Nous recevons aujourd’hui Guillaume Malkani, officier de l’armée de Terre, qui vient de publier « Vétérans de France, ceux qui ont servi » chez Valeur Ajoutée éditions, en collaboration avec Louis Saillans.
Nous lui avons posé trois questions, tandis que les fêtes de Noël approchent et que cet ouvrage, de plus en plus visible, pourrait bien inspirer quelques cadeaux de fin d’année :
Officier, régulièrement déployé en opérations extérieures et ancien commandant d’unité aujourd’hui en charge de l’expertise de plusieurs programmes d’armement, vous n’en êtes pas à votre premier livre : comment trouve-t-on le temps d’écrire entre vos fonctions, vos absences opérationnelles et votre vie de famille ?

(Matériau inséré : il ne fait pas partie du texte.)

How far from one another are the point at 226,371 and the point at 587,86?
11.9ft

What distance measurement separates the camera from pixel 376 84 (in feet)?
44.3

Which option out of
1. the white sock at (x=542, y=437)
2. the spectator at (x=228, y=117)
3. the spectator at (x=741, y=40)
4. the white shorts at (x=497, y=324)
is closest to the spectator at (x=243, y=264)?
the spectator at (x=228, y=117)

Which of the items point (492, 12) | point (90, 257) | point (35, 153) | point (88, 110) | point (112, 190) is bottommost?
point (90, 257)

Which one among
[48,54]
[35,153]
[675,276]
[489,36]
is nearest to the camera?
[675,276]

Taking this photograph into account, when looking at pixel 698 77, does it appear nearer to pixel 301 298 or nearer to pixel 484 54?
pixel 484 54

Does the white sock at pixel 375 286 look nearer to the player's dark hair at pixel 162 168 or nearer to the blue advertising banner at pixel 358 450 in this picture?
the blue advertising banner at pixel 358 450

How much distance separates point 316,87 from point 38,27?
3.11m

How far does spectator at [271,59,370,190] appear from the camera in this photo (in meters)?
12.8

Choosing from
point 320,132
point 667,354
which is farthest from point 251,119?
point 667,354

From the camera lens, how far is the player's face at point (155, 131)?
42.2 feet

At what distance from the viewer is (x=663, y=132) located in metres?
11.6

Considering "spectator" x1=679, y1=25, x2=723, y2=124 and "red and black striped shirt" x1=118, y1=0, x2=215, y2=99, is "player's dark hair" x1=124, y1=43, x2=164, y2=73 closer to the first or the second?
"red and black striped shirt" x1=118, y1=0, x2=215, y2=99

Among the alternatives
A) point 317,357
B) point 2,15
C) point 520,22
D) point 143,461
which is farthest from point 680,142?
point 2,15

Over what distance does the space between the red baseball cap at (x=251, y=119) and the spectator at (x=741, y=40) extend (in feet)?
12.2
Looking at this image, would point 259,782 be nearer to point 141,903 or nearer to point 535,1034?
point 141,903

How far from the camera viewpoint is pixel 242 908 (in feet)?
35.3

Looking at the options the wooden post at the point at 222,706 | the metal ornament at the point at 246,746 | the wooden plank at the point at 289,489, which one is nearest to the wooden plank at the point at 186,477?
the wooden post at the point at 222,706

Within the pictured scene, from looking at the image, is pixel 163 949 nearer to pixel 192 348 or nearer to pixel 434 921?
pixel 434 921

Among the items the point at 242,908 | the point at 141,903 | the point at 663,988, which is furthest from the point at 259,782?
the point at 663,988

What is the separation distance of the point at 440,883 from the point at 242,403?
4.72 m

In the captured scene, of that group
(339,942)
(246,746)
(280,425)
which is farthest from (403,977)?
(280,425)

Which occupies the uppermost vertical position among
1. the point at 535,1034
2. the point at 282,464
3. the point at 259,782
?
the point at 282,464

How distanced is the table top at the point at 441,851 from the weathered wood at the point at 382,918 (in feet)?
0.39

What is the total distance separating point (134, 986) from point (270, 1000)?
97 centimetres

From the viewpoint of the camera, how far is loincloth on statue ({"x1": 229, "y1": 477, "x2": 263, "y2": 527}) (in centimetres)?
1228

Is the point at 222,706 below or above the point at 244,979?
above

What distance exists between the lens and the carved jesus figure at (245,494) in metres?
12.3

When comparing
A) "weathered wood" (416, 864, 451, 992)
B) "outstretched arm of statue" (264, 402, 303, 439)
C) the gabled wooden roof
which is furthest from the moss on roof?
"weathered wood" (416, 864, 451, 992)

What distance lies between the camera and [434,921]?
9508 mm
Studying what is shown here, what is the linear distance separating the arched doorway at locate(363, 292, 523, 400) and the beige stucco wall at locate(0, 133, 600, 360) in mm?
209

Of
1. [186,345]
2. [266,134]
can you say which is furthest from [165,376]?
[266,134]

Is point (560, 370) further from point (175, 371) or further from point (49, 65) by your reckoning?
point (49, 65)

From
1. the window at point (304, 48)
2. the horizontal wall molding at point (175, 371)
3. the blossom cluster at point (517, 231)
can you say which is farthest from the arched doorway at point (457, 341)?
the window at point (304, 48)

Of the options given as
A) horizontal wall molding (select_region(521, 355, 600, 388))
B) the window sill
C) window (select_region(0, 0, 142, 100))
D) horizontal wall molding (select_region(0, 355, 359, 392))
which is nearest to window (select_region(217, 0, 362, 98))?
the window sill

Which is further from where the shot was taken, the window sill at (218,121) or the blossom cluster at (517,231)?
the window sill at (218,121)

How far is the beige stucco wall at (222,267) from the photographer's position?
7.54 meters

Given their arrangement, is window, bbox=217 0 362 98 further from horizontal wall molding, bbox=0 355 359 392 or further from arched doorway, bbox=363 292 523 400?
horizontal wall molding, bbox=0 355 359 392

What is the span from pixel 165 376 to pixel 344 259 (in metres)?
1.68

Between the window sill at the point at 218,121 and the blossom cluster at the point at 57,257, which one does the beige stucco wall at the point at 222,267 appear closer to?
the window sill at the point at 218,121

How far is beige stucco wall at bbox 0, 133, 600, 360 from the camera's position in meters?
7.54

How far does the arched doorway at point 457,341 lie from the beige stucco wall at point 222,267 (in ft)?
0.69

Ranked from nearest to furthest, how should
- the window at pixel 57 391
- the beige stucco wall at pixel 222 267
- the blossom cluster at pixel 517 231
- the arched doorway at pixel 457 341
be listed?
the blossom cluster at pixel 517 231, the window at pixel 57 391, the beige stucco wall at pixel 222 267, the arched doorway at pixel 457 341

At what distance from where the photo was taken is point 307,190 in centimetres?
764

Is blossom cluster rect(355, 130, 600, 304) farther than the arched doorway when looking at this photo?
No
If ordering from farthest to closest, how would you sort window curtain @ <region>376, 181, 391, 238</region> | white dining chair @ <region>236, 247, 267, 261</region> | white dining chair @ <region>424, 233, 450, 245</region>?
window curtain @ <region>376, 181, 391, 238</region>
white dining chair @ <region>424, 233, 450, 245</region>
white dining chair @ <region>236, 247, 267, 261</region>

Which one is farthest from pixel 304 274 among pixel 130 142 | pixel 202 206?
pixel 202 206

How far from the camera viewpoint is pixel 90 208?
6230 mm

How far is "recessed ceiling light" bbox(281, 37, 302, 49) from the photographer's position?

Effectivement, c’est parfois délicat. On ne le trouve pas, on le prend… Et c’est naturellement au détriment du temps consacré aux loisirs partagés en famille. C’est tard le soir, très tôt le matin, durant les congés ou le week-end. Cela demande une certaine rigueur voire une certaine « résilience », mais c’est toujours au profit de sujets qui me semblent importants voire délaissés. Et c’est une passion, bien comprise et appuyée par mon entourage, ce qui facilite grandement la démarche. Mais c’est une certaine absence supplémentaire à celle qu’impose la condition de militaire, c’est certain. Cependant, lorsque la cause est noble, c’est toujours un exercice passionnant et extrêmement stimulant car nécessaire.
Et pourquoi avoir choisi d’écrire sur ces vétérans ?
Ayant étudié les sciences humaines avant de rejoindre l’académie militaire de Saint-Cyr Coëtquidan, j’ai ensuite eu l’honneur et la chance d’écrire sur des sujets qui me semblaient peu visibles :
Jean Lartéguy, Grand Reporter autrefois auteur de best-sellers et, à titre d’exemple, bien connu de l’ancien directeur de la CIA avec qui j’avais eu la chance d’échanger, le Général David Petraeus ; les officiers sous contrat de l’armée de Terre qui descendent des officiers appelés de la Grande Guerre et cultivent l’audace de servir, ou encore les soldats-maintenanciers qui œuvrent pour la maintenance terrestre et sont de toutes les batailles.
À chaque fois, le sujet me passionnait et me manquait dans le paysage – pourtant de plus en plus dense – de la « milittérature ».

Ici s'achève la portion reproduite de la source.